NHS England wants a “strategic relationship” with suppliers to develop and measure the ‘meaningful use’ of integrated digital care records.

New guidance issued by NHS England on the adoption of electronic working in secondary care focuses on the concept of a clinical digital maturity index to help trusts benchmark their capability to deliver the meaningful use of IDCRs.

“Going forward, we expect to measure and monitor organisations and systems to make sure that they can demonstrate a progressively increasing level of meaningful use of an IDCR and wider digital technologies in the delivery of care,” it says.

Beverley Bryant, NHS England’s director of strategic systems and technology, told EHI that NHS England does not have time to implement the US accreditation process, CCHIT, for suppliers. Instead, it wants to build a strategic relationship with them.

“If we have better relationships with the IT suppliers, we can articulate what we want better; and they can translate what we want into better delivery,” she explained.

“We still want value for money and to make sure they deliver, but we don’t want to start there.

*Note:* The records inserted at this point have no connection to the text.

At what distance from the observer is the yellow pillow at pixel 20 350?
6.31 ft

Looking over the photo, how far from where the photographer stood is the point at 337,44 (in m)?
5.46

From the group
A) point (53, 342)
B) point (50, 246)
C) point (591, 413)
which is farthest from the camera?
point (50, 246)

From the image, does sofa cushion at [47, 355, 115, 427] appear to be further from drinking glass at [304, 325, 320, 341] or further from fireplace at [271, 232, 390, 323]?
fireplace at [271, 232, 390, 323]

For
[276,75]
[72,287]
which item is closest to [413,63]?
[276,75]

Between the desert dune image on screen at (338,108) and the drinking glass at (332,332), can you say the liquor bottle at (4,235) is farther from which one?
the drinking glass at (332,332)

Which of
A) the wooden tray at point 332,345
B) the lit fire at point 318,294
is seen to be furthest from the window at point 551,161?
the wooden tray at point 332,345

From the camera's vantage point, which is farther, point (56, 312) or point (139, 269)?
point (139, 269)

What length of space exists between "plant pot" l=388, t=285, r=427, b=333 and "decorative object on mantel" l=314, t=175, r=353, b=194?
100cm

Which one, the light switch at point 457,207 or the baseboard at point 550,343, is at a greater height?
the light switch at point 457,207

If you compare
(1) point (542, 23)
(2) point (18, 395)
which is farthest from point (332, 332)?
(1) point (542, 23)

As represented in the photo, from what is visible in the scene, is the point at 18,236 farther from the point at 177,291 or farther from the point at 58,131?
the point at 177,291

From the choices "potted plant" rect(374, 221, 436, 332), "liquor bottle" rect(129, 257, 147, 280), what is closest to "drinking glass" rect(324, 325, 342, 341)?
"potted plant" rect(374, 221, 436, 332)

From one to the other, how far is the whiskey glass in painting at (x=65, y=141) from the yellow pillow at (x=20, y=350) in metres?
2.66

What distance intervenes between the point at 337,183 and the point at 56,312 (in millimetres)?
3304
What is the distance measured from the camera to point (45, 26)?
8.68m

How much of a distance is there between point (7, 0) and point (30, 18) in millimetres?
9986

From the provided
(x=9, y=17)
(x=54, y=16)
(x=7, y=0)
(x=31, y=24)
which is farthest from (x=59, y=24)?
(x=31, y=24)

We want to start with clear articulation and an iterative development. We want to encourage partnership working between the public and private sector.”

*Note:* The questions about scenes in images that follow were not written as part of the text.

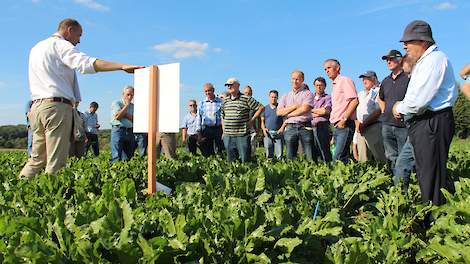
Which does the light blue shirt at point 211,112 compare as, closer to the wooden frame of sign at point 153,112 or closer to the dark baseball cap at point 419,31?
the wooden frame of sign at point 153,112

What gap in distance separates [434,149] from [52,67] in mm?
4156

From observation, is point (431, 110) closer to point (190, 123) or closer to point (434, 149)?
point (434, 149)

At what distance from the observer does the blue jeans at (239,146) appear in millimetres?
8461

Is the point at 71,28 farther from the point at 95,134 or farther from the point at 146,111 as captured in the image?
the point at 95,134

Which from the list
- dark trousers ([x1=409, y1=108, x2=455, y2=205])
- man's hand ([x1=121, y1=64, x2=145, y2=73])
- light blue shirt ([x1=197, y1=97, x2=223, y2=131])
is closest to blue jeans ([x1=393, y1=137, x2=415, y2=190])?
dark trousers ([x1=409, y1=108, x2=455, y2=205])

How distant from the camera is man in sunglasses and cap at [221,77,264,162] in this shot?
8.49 m

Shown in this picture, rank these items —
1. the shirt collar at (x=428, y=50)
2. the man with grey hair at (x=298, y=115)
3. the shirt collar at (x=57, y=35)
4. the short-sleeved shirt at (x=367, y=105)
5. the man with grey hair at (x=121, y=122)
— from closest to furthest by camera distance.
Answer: the shirt collar at (x=428, y=50), the shirt collar at (x=57, y=35), the short-sleeved shirt at (x=367, y=105), the man with grey hair at (x=298, y=115), the man with grey hair at (x=121, y=122)

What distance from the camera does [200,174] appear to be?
264 inches

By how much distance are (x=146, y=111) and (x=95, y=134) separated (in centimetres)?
1053

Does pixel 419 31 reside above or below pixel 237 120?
above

In the interview, Bryant added that meaningful use would rely on the judgements of trusts and that NHS England would have a role to play in supporting trusts to make those judgements.

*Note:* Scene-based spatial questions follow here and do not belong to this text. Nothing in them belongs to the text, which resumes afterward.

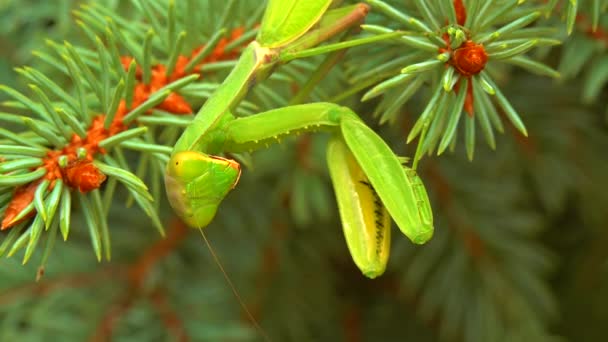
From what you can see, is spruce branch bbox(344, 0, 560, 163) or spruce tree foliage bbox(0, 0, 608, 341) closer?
spruce branch bbox(344, 0, 560, 163)

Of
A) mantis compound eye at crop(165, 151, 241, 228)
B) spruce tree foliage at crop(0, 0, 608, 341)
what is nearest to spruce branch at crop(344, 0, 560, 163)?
spruce tree foliage at crop(0, 0, 608, 341)

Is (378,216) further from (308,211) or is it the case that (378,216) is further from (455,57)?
(308,211)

This could involve trusts asking for advice before signing final contracts and being put in touch with other trusts using the same supplier.

Head of healthcare at Intellect, Jon Lindberg, said the industry trade body had highlighted the need for maturity ladders to help NHS organisations identify how to progress on the “digital health vision”.

“These maturity ladders go beyond just identifying the technology ladder and include organisational process maturity and clinical pathway maturity to ensure the technology is incorporated as an enabling tool to improve processes and clinical practice from the start,” he said.

NHS England’s guidance follows health secretary Jeremy Hunt’s commitment to a ‘paperless’ NHS – or one using electronic records and communications – in January.

It describes an IDCR as the ability of local health and care services to “use digital technology to ensure that vital patient related information and clinical decision and support tools can be viewed by an authorised user in a joined up manner in any single instance."

Bryant said NHS England had intended to unveil the vision of integrated digital care records in the technology strategy that it is still due to publish in December.

However, when the £260m Technology Fund became available in May, she decided it would be a “missed opportunity” to not include the vision in the guidance linked to the fund.

“So we effectively dropped everything and worked really hard so that the money, as a first step, fits into the wider strategy,” she said.

Bryant said the technology strategy will have three key parts. The first will be the “underpinning enablers around customer service”, such as e-referrals and online transactional services, which make it easier to do business with the NHS.

The second part will be the IDCR. This will include more best practice stories in the community of interest section. However, the third and largest part will be about “unleashing the power of people.”

This is about “pushing technology into the hands of people to help them manage their long-term conditions,” she explained.

Bryant said that while yesterday’s guidance is aimed at secondary care, the technology strategy is aimed at all care settings adopting electronic working.

“A lot of work now is to show real examples of where investing in technology is improving patient safety and experience and driving operational efficiencies,” she added.